***** Текст письма

Сенека приветствует Луцилия!

(1) Я жду от тебя писем с известиями о том, что нового показала тебе поездка по всей Сицилии, и прежде всего — сведений о Харибде. О том, что Сцилла — это утес, ничуть не страшный проплывающим мимо, я знаю очень хорошо; а вот о том, соответствуют ли истине рассказы о Харибде, ты мне, пожалуйста, напиши подробнее. И если тебе случится наблюдать ее (ведь дело того стоит), сообщи мне, один ли ветер закручивает там воду воронками или любая буря одинаково гонит ее; и еще — правда ли, что все подхваченное тамошним водоворотом уносится под водою на много миль и выныривает у Тавроменийского берега. (2) Если ты мне об этом напишешь, тогда я осмелюсь поручить тебе взойти в мою честь на Этну, которая будто бы разрушается и мало-помалу становится ниже, как утверждают некоторые на том основании, что прежде, мол, она была видна мореходам из большей дали. Но это может быть и не потому, что высота горы стала меньше, а потому, что огонь притих и вздымается не так бурно и широко; по той же причине и дым она выбрасывает день ото дня все ленивее. Оба явления вероятны — и то, что ежедневно пожираемая гора уменьшается, и то, что она остается прежней высоты, потому что огонь ест не её[1], а, разгоревшись в некой подземной полости, в ней и питается, гора же дает ему не пищу, но только путь наружу. (3) В Ликии хорошо известна область, которую местные жители называют Гефестион: почва там вся в отверстиях, и по ней блуждает безвредное пламя, не причиняя ущерба тому, что на ней родится. Область эта плодородна и богата растительностью, и огонь не палит, а только блестит, настолько он не горяч и бессилен.

**********

◆ **Задание**
Выпишите из письма Сенеки Луцилию все названия местностей, гор и других природных объектов в том порядке, в каком они впервые упоминаются.

***** Предоставленный перечень

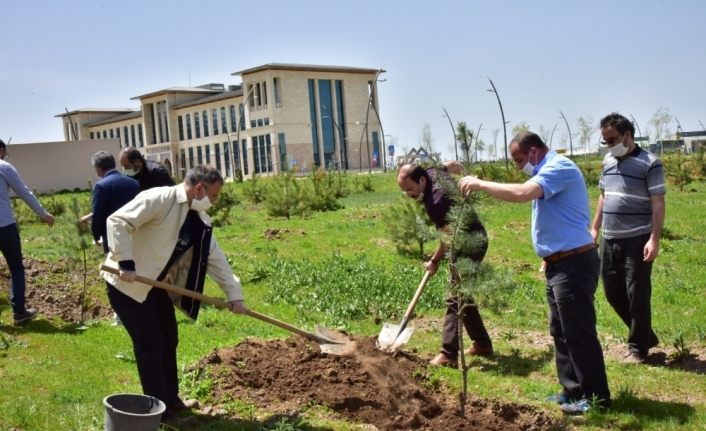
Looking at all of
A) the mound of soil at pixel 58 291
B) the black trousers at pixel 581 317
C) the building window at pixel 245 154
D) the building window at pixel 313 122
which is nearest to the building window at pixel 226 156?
the building window at pixel 245 154

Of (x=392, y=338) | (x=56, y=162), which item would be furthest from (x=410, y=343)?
(x=56, y=162)

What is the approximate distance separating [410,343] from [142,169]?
3.20 metres

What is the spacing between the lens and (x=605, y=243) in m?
7.14

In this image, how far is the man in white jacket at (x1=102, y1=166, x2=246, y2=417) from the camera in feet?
17.3

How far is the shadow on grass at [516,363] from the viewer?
6.97 m

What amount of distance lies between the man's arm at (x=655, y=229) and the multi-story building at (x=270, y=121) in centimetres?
5407

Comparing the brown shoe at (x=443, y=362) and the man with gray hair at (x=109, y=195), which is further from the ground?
the man with gray hair at (x=109, y=195)

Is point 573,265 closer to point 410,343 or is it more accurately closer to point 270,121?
point 410,343

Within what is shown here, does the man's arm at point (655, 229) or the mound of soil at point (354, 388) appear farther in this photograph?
the man's arm at point (655, 229)

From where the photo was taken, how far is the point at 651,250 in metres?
6.55

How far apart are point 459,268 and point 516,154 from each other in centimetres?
90

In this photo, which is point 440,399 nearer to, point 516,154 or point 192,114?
point 516,154

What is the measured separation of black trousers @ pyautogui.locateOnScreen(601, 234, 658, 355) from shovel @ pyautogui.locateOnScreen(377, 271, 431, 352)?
5.19ft

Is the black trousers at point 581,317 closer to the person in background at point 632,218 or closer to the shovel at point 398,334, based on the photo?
the person in background at point 632,218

**********

◆ **Ответ к заданию**
Сицилия, Харибда, Сцилла, Тавроменийский берег, Этна, Ликия, Гефестион.